Since 2021, MJC has represented Mr. Melendez in his fight to obtain injunctive relief and to hold FDC accountable for the torturous years he spent in solitary confinement instead of getting the treatment he needed. 

One of Mr. Melendez’s drawings

 

Injunctive Relief (2021-2022) 

In September 2021, after a psychiatric crisis, MJC moved for and obtained an emergency preliminary injunction, securing Mr. Melendez’s release from solitary confinement. The judge ordered Mr. Melendez moved out of solitary confinement and into inpatient mental health treatment. However, one month later, FDC transferred him back into solitary confinement.  

MJC took action again, filing a second emergency motion for a preliminary injunction. After a three-day evidentiary hearing in which Mr. Melendez, six correctional witnesses, well-known psychiatrist Dr. Terry Kupers, and correctional expert Dan Pacholke testified on behalf of Mr. Melendez, the judge ordered FDC to again transfer him out of solitary confinement, this time into general population. FDC unsuccessfully appealed both injunctions to the Eleventh Circuit. 

The Prison Litigation Reform Act limits the duration of preliminary injunctions in prison cases to only 90 days. In one of its briefs, FDC represented that it intended to move Mr. Melendez back to solitary confinement as soon as the 90 days ran out on the second injunction, so MJC moved for a permanent injunction. On the eve of the permanent injunction hearing, the Eleventh Circuit denied FDC’s appeals and affirmed Mr. Melendez’s transfer to general population. Consequentially, FDC agreed to follow the terms of the second injunction for the remainder of the litigation. 

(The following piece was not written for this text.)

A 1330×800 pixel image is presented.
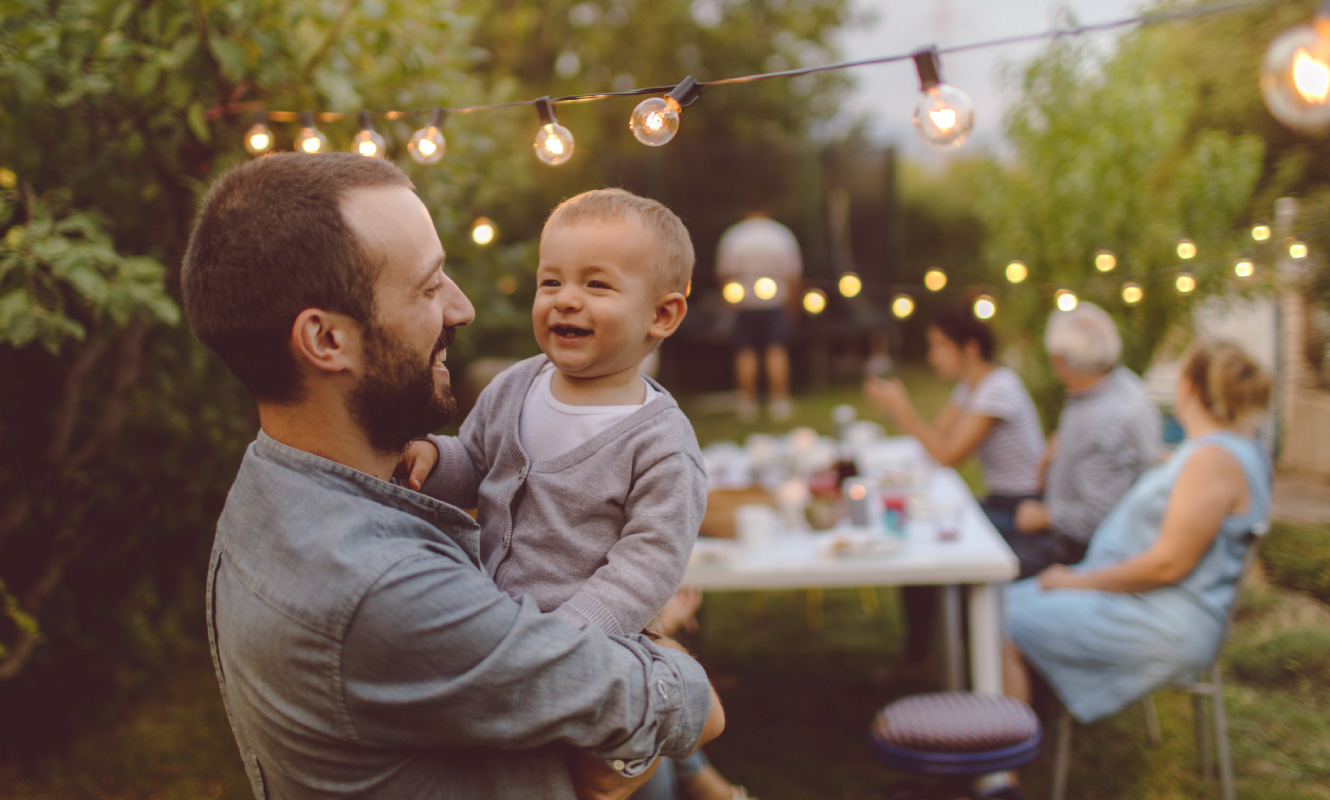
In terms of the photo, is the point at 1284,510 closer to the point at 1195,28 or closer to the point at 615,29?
the point at 1195,28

 Summary Judgment (2023-2024) 

 In June 2023, following months of discovery, the district court denied the Defendants’ multiple motions for summary judgment on qualified immunity grounds. Both FDC and the Individual Officer Defendants appealed. In August 2024, the Eleventh Circuit dismissed the Defendants’ appeals for want of jurisdiction. Specifically, it held that Defendants improperly sought review of evidentiary issues not appealable on an interlocutory basis. The case is now heading to trial.